**OPDRACHT 1**
Schrijf uit de tekst over Max Havelaar letterlijk het stuk over dat begint bij "Verhaalanalyse" en doorloopt tot en met "voor de staatskas.".
**OPDRACHT 2**
Kloppen deze uitspraken volgens de tekst over Max Havelaar? (a) Havelaar vraagt de Gouverneur-Generaal om ontslag. (b) Droogstoppel is makelaar in suiker. (c) De titel verwijst naar een historische persoon. Geef per uitspraak ja of nee, met de letterlijk geciteerde woorden uit de tekst die de doorslag geven.

**DOCUMENTTEKST**

>>>>

Max Havelaar komt al gauw tot conflicten met de inlandse regent, die hij van corruptie en uitbuiting van zijn ondergeschikten beschuldigd. Hij wordt bij gebrek aan bewijs uiteindelijk niet voldoende gesteund door zijn omgeving. Uiteindelijk vraagt Havelaar aan de Gouverneur-Generaal ontslag uit 's lands dienst. Dit verhaal wordt onderbroken door uiteenzettingen over de structuur van het bestuurlijke apparaat in Indië, en over wat er met Havelaar vóór zijn verblijf in Lebak heeft afgespeeld. Droogstoppel doet ondertussen heel erg zijn best om te begrijpen wat dit allemaal met koffie te maken heeft, het hele Havelaar-verhaal. Aan het einde neemt Multatuli het woord over van Stern en Droogstoppel om zich te richten tot de koning. Hij vraagt aandacht aan de koning door het volgende te schrijven:

'Aan u durf ik met vertrouwen vragen of 't uw keizerlijke wil is:
Dat Havelaar wordt bespat met de modder van Slijmeringen en Droogstoppels?
En dat daarginds uw meer dan dertig miljoen onderdanen worden mishandeld en uitgezogen in uw naam?'

(samenvatting van: https://www.scholieren.com/verslag/zekerwetengoed/max-havelaar-multatuli 

 

Verhaalanalyse

Titelverklaring

De titel verwijst naar de fictieve hoofdpersoon, Max Havelaar.

Ondertitel

Het boekt heeft als ondertitel: ‘Of de koffieveilingen der Nederlandse Handel-Maatschappij’ Dit slaat op het beroep van een van de hoofdpersonen in het verhaal, Batavus Droogstoppel. Hij is makelaar in koffie, dit wordt vaak herhaald als hij aan het woord is. Ook verwijst de ondertitel naar het boek wat Stern voor Droogstoppel heeft geschreven: ‘De koffieveilingen der Nederlandsche Handel-Maatschappy’. In bredere zin slaat de ondertitel op de wijze waarop Nederland zijn koloniën (Nederlands-Indië) misbruikt. De koffiecultuur in Nederlands-Indië (nu Indonesië) leverde veel geld op voor de staatskas.

<<<<

**INHOUD DATASET**
>>>>

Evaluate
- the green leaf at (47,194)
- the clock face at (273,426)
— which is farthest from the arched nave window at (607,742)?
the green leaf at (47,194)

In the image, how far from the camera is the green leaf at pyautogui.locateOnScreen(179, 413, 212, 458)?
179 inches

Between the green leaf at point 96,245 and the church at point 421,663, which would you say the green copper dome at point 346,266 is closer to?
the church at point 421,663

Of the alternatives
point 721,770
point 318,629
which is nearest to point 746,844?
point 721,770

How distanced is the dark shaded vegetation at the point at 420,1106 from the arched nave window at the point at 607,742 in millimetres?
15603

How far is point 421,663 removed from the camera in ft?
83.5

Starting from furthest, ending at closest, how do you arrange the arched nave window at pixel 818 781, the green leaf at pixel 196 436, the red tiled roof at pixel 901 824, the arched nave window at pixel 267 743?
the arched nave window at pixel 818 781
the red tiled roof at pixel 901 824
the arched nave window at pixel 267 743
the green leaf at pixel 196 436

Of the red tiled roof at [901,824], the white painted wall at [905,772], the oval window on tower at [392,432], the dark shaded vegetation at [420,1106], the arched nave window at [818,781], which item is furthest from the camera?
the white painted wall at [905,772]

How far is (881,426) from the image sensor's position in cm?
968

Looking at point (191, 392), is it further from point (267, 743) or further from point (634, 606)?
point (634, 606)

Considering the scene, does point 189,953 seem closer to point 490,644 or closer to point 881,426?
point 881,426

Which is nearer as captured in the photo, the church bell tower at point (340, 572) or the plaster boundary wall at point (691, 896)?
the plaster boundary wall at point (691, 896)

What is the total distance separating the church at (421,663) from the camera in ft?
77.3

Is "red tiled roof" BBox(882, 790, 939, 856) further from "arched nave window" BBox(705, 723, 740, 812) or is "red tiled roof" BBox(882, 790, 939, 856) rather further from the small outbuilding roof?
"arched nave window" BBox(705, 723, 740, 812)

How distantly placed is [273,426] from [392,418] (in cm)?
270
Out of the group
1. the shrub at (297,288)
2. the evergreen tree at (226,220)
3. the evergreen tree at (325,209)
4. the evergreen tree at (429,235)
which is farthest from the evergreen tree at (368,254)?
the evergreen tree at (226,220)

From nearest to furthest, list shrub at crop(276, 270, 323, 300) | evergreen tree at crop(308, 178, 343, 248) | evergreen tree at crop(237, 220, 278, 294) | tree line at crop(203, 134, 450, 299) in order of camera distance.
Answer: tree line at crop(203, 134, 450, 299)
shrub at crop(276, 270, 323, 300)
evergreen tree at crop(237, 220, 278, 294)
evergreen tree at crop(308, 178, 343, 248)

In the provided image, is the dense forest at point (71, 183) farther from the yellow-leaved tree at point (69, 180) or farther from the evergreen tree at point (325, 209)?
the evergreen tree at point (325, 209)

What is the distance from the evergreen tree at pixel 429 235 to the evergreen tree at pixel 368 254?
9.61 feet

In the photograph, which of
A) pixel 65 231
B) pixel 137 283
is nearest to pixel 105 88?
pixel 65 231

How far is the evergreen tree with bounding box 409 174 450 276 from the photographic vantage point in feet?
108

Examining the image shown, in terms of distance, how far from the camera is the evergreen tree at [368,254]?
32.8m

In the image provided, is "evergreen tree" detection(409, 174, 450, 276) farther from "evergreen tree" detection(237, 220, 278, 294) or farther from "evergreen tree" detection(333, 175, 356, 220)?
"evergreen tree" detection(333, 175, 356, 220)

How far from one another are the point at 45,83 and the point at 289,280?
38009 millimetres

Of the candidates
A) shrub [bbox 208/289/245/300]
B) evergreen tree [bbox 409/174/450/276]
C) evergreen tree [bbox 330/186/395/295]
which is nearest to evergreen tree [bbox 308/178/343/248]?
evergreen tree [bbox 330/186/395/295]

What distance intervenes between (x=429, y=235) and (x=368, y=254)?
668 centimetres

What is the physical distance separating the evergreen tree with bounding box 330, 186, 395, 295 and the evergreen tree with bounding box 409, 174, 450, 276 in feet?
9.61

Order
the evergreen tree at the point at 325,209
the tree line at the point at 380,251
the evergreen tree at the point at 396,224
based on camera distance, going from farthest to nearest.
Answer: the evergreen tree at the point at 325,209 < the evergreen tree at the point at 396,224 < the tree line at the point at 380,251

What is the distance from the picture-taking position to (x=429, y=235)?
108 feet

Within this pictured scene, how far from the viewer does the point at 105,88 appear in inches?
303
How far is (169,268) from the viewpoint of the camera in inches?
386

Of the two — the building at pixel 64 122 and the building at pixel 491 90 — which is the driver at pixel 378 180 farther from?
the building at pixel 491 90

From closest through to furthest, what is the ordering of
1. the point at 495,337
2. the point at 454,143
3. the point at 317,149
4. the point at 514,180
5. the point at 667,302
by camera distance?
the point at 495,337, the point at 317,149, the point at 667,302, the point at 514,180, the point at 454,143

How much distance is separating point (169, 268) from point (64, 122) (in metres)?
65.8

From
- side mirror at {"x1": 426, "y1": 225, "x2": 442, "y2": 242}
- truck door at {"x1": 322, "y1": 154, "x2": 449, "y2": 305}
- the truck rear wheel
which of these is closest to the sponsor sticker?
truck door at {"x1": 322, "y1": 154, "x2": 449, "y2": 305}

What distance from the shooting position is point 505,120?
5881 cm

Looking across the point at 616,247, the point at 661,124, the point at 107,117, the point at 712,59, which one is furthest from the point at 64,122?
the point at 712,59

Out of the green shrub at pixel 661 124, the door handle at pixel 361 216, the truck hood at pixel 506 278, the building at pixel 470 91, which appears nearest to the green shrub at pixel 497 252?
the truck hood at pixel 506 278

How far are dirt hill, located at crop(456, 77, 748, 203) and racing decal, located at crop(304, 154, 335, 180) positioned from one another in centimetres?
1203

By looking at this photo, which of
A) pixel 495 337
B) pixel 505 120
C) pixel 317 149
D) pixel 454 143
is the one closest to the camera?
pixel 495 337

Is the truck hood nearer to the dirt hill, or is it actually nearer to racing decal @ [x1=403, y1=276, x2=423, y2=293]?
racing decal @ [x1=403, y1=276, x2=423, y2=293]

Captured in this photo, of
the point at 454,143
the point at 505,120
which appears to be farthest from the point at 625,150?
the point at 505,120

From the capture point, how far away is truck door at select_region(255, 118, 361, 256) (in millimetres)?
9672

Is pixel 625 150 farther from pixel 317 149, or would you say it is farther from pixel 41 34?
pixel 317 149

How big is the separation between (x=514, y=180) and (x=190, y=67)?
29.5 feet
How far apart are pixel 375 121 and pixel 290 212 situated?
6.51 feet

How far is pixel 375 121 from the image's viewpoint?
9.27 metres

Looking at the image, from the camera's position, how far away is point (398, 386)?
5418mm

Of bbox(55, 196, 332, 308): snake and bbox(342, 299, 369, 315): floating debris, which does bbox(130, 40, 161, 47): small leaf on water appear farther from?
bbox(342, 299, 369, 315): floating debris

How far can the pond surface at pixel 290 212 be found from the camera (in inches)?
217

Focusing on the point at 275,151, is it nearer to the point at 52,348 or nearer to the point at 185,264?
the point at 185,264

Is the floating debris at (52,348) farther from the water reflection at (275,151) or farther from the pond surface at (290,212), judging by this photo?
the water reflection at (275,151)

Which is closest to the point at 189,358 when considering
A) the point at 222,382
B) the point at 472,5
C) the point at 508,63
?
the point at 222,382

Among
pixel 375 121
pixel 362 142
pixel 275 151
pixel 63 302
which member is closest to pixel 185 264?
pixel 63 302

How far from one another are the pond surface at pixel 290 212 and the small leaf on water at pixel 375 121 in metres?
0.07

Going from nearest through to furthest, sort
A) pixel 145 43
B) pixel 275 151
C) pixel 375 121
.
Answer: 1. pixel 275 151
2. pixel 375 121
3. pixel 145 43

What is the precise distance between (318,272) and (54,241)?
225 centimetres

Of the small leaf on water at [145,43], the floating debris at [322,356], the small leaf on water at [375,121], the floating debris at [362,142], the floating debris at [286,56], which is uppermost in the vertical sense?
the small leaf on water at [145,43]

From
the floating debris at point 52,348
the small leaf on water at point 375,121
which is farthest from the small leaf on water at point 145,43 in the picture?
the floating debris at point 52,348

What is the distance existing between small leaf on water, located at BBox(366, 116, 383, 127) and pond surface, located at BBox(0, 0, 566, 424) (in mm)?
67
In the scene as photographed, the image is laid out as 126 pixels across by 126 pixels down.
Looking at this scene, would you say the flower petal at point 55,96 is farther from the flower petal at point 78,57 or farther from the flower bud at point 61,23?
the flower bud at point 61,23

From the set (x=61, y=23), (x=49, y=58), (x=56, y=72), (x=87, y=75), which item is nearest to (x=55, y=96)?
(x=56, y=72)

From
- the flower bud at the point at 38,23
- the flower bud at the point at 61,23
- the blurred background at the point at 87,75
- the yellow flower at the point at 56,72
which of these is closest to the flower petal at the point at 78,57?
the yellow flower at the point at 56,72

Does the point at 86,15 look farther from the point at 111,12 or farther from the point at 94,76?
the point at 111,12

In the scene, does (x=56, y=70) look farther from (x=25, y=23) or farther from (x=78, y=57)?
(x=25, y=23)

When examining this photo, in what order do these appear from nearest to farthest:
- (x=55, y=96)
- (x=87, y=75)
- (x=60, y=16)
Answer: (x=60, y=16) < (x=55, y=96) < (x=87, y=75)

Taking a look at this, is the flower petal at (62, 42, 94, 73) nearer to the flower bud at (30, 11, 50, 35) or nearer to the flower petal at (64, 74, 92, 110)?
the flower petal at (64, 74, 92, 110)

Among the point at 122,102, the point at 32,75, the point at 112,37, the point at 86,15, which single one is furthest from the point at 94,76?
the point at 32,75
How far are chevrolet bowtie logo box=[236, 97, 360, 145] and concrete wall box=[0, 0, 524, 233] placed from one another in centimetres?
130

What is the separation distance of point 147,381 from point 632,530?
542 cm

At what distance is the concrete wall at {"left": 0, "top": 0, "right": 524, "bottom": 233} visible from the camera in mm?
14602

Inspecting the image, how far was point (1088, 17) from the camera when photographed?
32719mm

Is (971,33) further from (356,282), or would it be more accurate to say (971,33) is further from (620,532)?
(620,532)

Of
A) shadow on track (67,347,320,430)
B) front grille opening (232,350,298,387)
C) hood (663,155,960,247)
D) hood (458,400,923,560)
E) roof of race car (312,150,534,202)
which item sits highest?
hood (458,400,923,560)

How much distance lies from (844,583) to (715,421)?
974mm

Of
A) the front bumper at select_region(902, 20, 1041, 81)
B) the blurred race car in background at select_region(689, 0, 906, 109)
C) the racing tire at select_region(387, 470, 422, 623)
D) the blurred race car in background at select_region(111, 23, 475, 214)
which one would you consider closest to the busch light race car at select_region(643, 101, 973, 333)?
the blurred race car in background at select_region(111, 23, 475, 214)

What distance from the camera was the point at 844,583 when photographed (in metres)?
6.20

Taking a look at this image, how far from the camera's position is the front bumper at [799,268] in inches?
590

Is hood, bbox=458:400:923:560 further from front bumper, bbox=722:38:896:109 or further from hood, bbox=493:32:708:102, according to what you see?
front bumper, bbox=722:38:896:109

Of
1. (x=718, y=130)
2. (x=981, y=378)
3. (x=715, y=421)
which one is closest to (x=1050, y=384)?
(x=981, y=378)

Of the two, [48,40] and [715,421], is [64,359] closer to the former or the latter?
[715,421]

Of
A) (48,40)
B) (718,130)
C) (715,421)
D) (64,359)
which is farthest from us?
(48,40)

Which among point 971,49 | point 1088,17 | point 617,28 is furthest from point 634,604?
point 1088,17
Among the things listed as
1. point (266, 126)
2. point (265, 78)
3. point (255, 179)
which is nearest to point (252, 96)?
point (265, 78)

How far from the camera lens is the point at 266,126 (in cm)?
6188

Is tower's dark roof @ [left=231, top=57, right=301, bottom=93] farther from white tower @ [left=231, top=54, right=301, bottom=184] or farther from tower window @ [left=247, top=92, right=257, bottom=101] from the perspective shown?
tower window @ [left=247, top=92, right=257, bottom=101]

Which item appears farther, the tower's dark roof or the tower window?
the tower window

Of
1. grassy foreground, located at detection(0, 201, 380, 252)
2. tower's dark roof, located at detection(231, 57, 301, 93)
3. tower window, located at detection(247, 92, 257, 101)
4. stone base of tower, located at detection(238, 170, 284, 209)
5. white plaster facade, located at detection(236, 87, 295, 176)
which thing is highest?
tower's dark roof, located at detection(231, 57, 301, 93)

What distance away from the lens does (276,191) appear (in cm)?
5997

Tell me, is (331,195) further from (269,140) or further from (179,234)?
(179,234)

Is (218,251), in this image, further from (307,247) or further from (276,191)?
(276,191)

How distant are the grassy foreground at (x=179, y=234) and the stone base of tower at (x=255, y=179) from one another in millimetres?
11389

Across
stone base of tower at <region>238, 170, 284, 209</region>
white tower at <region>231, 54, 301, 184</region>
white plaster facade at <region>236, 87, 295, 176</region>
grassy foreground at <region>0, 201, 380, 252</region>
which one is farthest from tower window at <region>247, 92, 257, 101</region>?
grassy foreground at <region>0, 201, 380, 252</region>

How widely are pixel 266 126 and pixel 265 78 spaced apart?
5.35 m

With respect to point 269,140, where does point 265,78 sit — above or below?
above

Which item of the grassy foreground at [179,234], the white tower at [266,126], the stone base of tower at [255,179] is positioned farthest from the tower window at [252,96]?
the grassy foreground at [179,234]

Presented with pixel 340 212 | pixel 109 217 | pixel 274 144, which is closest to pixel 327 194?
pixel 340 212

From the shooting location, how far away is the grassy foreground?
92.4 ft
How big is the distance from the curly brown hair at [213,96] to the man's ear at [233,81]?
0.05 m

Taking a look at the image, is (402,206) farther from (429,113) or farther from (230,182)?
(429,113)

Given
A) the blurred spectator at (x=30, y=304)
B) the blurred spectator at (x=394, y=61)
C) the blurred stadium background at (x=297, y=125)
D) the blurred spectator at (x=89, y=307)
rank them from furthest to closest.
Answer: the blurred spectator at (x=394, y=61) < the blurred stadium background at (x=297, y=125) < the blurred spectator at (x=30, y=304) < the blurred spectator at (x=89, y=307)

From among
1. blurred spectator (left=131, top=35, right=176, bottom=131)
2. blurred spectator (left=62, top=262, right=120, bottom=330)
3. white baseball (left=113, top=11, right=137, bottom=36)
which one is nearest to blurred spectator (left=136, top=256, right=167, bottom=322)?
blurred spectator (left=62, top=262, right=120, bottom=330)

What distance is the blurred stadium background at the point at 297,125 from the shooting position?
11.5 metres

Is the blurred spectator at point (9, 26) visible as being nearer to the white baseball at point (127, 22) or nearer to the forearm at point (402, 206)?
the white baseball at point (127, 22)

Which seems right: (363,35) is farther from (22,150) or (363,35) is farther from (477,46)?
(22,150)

<<<<

**UITVOER 1**
Verhaalanalyse

Titelverklaring

De titel verwijst naar de fictieve hoofdpersoon, Max Havelaar.

Ondertitel

Het boekt heeft als ondertitel: ‘Of de koffieveilingen der Nederlandse Handel-Maatschappij’ Dit slaat op het beroep van een van de hoofdpersonen in het verhaal, Batavus Droogstoppel. Hij is makelaar in koffie, dit wordt vaak herhaald als hij aan het woord is. Ook verwijst de ondertitel naar het boek wat Stern voor Droogstoppel heeft geschreven: ‘De koffieveilingen der Nederlandsche Handel-Maatschappy’. In bredere zin slaat de ondertitel op de wijze waarop Nederland zijn koloniën (Nederlands-Indië) misbruikt. De koffiecultuur in Nederlands-Indië (nu Indonesië) leverde veel geld op voor de staatskas.

**UITVOER 2**
(a) Ja: "Uiteindelijk vraagt Havelaar aan de Gouverneur-Generaal ontslag uit 's lands dienst."
(b) Nee: "Hij is makelaar in koffie"
(c) Nee: "De titel verwijst naar de fictieve hoofdpersoon, Max Havelaar."